- _Text to read_:
☆ ☆ ☆

Amber Guyger Was Hugged by Botham’s Brother and a Judge Igniting a Debate About Forgiveness and Race
The first hug was stunning enough — a young man embracing his brother’s killer for nearly a minute in the middle of the courtroom, just after telling the woman: “I forgive you.”
“I love you as a person and I don’t wish anything bad on you,” 18-year-old Brandt Jean assured Amber Guyger, the former Dallas police officer convicted Tuesday for shooting Botham Jean as he ate ice cream in his own home. Guyger said she aimed to kill out of fear after entering the wrong apartment by mistake; jurors said it was murder.
Then came another unlikely embrace — from the judge in the case that sparked renewed protests Wednesday as Guyger received a 10-year-sentence that some called a “slap in the face.” With the emotional trial wrapped up, Judge Tammy Kemp walked over in her black robes to give Guyger a Bible. Then, she wrapped her arms around Guyger and murmured to her. Together, they prayed.

☆ ☆ ☆

- _Request 1_: Which lines of the entries contain the string "felt"? Pull out each of them, treating uppercase and lowercase as different.
The article and the entries have nothing to do with each other.

☆ ☆ ☆

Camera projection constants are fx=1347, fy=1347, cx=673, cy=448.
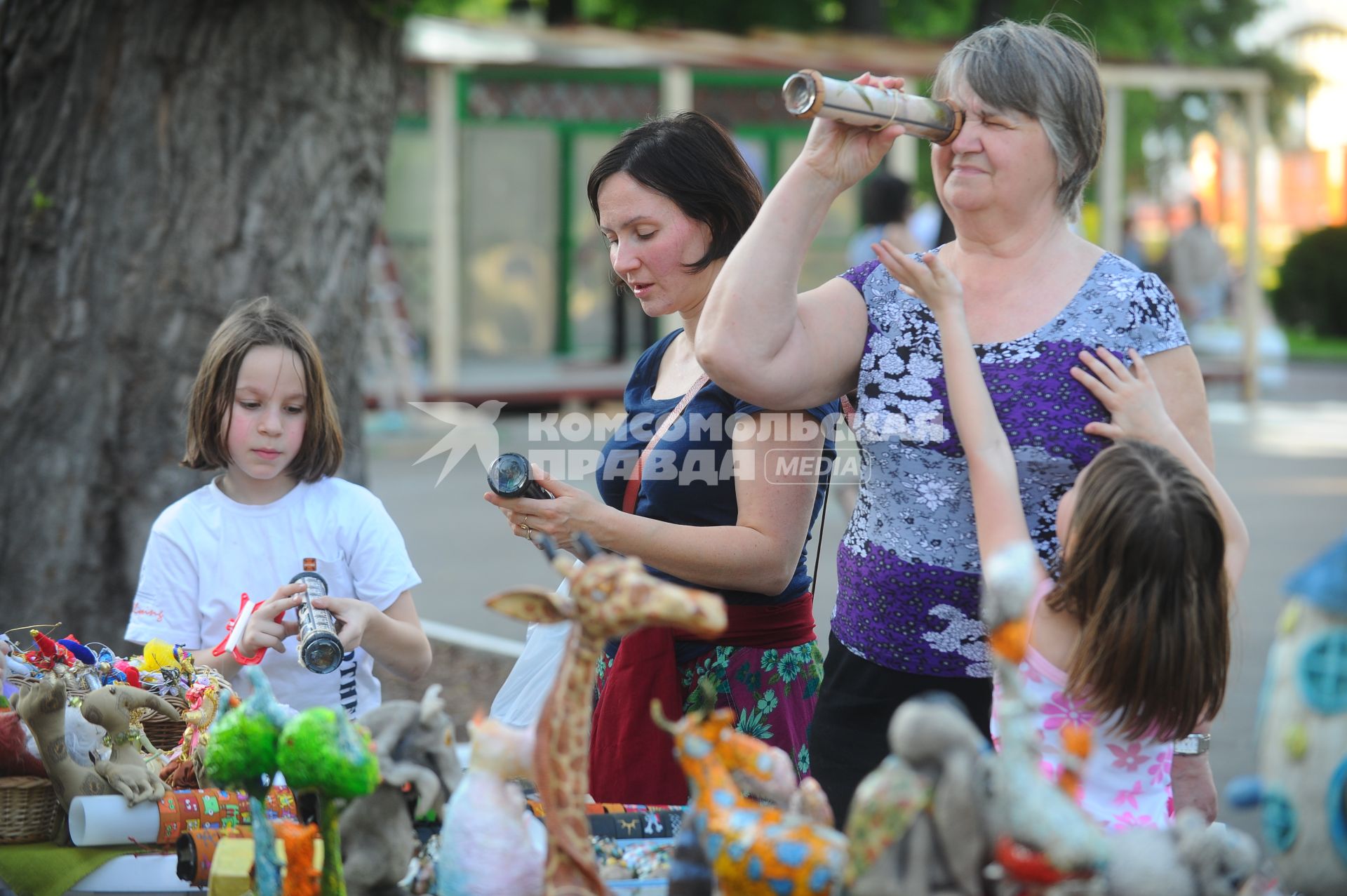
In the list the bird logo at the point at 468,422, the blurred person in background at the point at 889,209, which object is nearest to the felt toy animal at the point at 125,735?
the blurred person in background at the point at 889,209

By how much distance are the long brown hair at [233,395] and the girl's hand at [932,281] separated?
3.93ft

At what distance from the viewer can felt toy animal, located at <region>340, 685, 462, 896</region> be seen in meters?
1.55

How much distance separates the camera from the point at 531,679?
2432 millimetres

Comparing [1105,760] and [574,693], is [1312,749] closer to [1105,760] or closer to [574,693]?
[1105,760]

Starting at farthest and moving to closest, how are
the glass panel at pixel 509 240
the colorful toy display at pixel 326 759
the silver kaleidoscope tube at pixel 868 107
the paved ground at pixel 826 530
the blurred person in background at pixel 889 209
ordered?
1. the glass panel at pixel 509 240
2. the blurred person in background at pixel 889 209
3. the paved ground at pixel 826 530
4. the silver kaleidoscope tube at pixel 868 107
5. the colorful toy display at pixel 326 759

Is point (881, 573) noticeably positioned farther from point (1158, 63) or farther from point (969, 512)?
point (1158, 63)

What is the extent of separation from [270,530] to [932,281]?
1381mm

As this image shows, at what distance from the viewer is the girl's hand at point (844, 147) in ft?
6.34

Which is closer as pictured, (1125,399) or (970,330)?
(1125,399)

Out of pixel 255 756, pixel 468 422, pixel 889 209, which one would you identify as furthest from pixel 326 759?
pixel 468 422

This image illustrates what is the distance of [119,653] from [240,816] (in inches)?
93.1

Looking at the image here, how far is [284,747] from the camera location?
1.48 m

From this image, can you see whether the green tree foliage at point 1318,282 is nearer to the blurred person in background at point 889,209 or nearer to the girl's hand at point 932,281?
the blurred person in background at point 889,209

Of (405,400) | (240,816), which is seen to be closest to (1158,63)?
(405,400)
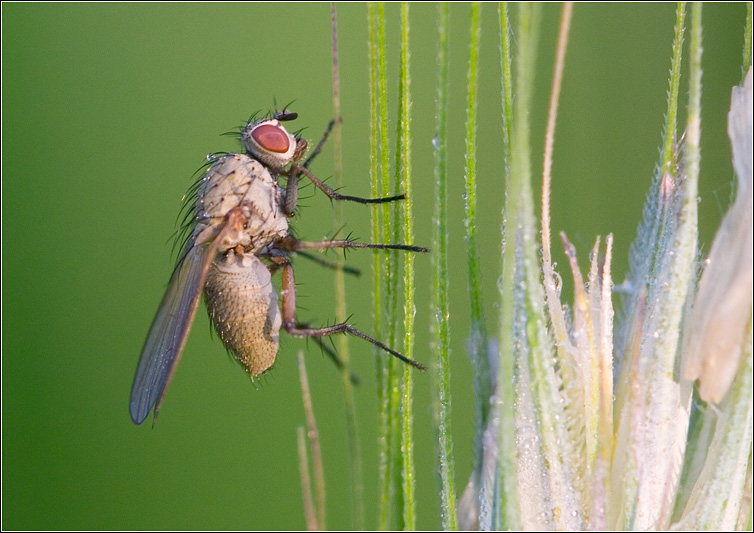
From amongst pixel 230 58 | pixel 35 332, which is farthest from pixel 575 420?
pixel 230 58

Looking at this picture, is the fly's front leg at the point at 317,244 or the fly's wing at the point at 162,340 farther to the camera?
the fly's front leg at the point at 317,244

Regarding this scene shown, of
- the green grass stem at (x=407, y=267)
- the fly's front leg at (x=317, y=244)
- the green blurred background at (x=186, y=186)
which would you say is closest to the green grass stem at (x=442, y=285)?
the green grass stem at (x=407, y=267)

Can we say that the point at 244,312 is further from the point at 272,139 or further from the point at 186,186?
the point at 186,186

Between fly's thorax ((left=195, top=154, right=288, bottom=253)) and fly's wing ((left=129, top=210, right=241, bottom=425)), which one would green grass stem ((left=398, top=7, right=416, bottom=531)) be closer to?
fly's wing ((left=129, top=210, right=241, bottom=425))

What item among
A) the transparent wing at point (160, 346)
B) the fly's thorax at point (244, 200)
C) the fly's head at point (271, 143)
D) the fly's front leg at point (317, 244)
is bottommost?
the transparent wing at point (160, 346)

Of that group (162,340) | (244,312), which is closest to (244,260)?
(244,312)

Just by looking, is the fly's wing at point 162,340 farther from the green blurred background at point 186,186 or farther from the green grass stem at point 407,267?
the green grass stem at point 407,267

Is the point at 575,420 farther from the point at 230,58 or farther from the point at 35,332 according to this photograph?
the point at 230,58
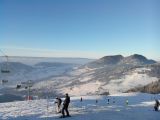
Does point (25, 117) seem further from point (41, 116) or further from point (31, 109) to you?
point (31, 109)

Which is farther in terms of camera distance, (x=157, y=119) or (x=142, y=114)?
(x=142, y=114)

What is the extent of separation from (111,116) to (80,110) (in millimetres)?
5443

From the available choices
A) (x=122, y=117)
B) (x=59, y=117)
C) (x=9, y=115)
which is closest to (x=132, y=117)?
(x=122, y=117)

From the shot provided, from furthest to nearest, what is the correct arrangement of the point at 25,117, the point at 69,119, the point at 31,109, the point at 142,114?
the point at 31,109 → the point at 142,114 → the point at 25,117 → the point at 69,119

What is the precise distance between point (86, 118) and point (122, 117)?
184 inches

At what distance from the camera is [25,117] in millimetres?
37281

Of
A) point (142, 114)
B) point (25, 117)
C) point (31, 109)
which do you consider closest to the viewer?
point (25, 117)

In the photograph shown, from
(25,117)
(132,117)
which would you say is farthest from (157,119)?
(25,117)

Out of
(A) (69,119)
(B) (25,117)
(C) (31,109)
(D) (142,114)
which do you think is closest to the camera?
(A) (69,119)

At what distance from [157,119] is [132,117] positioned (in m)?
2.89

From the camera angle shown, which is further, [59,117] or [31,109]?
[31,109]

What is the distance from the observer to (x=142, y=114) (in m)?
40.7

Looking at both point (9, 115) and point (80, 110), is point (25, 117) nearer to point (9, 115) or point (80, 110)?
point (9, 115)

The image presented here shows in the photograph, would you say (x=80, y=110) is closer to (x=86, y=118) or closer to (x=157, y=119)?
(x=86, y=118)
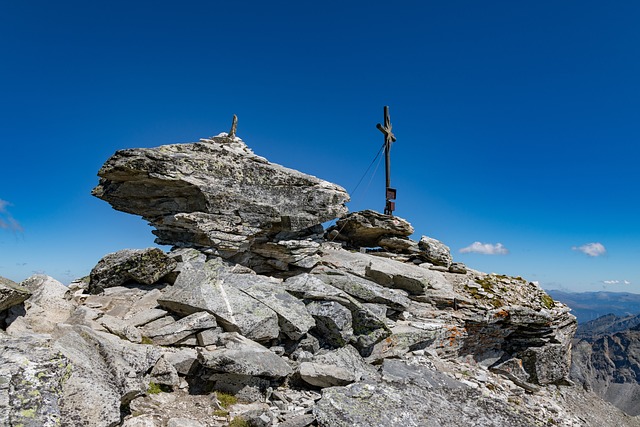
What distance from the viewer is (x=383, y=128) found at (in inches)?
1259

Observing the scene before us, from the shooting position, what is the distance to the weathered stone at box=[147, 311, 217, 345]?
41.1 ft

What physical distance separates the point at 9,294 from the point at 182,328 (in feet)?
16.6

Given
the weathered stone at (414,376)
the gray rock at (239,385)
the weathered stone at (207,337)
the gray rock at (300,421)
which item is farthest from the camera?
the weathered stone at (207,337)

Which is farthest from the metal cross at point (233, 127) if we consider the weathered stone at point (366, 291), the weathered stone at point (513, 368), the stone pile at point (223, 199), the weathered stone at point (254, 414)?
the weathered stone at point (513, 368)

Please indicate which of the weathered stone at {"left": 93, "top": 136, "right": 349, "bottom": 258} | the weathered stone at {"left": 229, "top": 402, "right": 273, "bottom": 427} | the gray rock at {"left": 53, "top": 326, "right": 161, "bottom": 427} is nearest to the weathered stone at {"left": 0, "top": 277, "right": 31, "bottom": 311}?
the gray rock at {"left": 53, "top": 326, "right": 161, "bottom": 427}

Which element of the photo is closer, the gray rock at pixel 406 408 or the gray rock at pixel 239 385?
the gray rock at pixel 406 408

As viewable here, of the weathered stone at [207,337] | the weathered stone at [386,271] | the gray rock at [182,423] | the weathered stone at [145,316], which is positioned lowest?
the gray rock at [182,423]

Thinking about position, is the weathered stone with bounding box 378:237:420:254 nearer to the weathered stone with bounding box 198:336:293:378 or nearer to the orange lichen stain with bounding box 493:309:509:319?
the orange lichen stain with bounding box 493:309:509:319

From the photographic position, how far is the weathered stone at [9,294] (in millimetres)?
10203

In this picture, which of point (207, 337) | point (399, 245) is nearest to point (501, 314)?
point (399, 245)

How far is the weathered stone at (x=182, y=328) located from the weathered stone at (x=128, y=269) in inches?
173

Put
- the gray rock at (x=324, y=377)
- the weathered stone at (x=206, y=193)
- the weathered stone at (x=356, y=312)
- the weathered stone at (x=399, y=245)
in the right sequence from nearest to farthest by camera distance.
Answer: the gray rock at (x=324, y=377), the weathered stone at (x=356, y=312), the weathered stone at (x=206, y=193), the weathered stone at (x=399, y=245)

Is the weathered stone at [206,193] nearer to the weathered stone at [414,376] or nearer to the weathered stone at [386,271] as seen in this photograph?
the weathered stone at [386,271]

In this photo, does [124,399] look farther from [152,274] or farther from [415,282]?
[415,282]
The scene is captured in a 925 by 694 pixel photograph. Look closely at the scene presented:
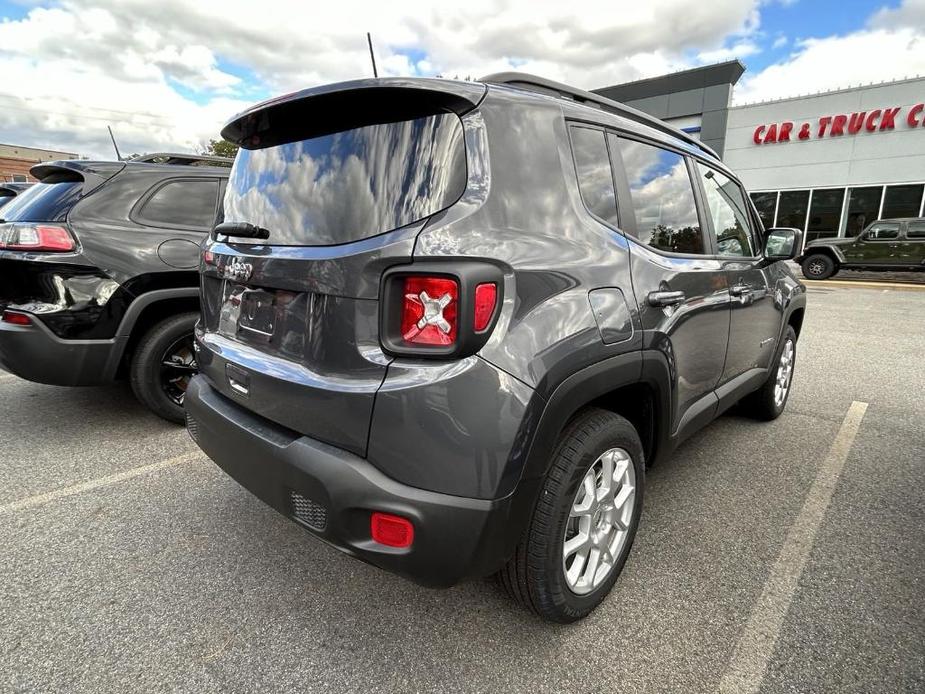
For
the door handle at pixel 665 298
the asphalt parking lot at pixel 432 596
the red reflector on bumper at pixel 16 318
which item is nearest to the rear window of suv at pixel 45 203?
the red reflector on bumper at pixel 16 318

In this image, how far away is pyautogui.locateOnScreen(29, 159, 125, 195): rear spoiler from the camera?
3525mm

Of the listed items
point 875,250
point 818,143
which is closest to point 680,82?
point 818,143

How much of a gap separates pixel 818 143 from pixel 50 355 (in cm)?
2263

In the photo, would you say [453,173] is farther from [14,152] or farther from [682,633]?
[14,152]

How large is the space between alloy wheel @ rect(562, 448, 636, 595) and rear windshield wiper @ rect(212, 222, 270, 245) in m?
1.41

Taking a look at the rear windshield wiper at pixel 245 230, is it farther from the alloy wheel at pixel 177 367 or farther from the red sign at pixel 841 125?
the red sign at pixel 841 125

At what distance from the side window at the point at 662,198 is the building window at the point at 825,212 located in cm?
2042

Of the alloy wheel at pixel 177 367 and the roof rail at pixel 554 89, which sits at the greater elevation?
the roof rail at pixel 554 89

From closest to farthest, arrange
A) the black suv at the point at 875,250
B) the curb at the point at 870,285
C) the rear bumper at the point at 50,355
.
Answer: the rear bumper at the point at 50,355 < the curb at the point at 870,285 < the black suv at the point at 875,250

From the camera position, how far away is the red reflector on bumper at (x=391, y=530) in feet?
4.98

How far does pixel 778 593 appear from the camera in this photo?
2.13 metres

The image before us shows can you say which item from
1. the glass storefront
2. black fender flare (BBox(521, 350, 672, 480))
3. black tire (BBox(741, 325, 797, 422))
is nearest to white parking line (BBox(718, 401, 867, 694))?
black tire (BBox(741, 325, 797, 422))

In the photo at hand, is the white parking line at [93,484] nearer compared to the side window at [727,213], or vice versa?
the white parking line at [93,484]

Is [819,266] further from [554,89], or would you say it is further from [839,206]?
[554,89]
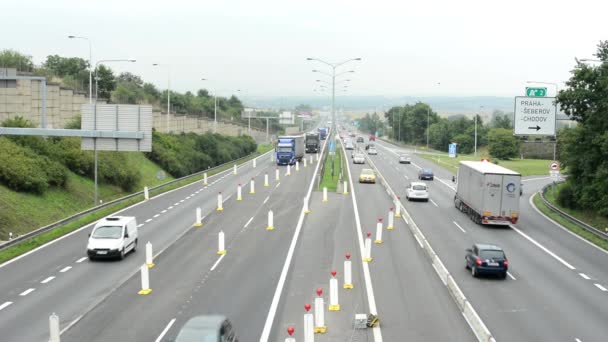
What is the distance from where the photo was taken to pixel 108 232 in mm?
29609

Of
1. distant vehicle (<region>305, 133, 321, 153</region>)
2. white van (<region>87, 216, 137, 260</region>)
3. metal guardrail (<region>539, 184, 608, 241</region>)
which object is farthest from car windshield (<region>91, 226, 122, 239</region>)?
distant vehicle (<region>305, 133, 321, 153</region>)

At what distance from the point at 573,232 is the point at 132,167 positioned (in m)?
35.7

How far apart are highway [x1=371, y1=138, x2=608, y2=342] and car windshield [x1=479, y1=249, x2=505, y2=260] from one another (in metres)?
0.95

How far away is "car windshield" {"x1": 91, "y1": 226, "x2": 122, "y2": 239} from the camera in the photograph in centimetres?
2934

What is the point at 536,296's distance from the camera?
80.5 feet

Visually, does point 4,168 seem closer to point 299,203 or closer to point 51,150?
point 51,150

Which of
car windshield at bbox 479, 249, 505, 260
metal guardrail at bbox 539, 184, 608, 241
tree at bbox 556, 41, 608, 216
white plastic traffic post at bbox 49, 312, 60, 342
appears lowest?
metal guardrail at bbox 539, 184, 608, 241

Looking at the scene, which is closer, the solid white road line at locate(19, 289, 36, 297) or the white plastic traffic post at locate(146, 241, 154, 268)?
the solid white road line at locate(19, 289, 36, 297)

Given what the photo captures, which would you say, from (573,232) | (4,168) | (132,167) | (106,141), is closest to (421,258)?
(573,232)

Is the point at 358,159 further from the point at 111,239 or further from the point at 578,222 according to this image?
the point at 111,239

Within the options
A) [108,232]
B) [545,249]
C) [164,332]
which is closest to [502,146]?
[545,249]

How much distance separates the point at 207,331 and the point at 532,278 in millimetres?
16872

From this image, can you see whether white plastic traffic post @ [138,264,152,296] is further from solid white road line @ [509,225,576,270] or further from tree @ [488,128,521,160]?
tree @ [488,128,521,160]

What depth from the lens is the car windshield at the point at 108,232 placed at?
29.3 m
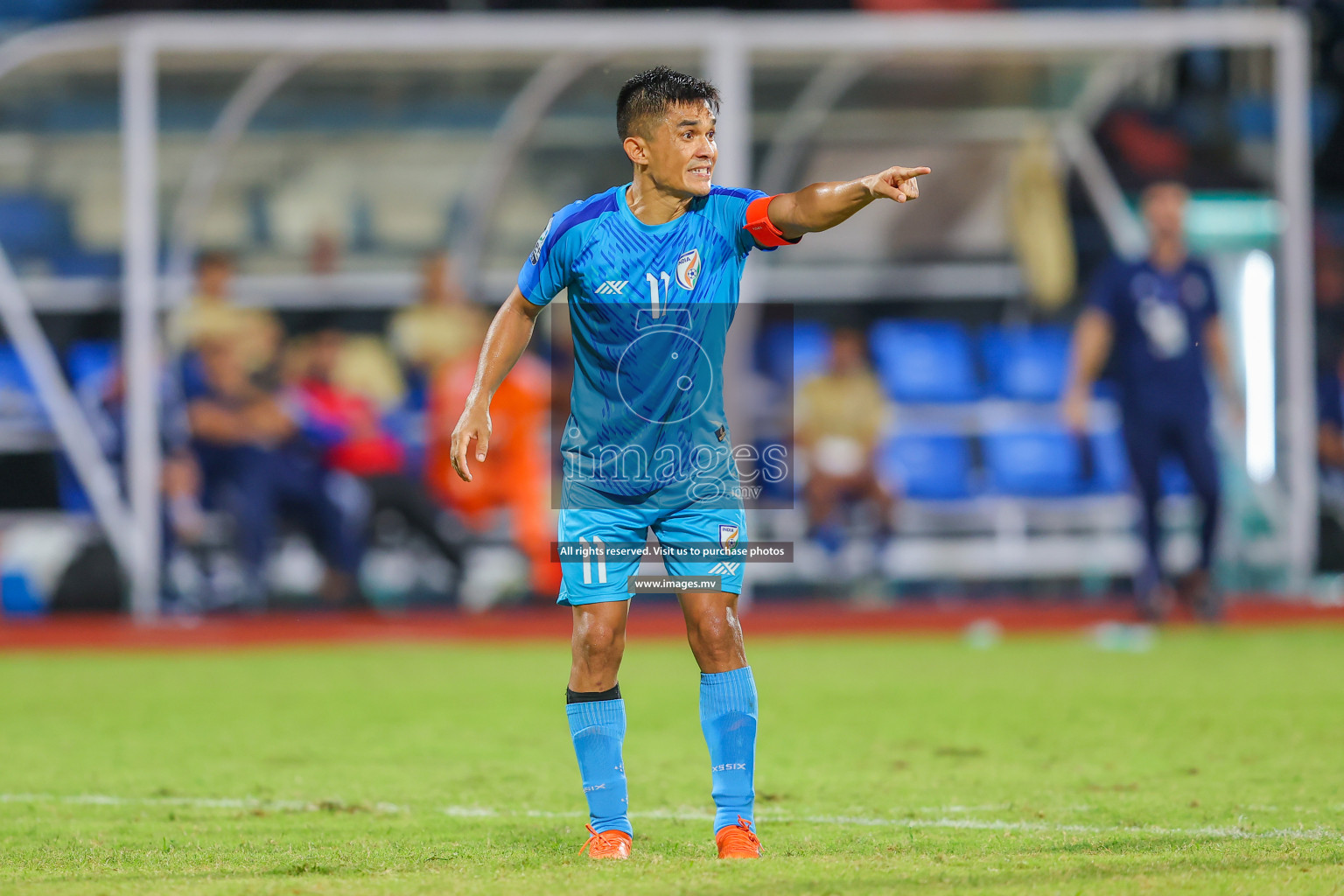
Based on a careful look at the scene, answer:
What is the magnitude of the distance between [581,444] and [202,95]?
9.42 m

☆ ☆ ☆

- _Request 2_: Can you condense the paragraph of the article that begins "Then came another unlikely embrace" into a shorter version that keeps its main facts?

- _Final result 1_:
In the list the bird logo at the point at 468,422, the blurred person in background at the point at 889,209, which object is nearest to the felt toy animal at the point at 125,735?
At what distance from the viewer can felt toy animal, located at <region>340, 685, 462, 896</region> be seen in meters?

- _Final result 2_: Judge Tammy Kemp also hugged Guyger. The case had set off renewed protests Wednesday when Guyger was sentenced to 10 years, a sentence some called a "slap in the face." After the trial, Kemp, in her black robes, gave Guyger a Bible, embraced her and murmured to her, and the two prayed together.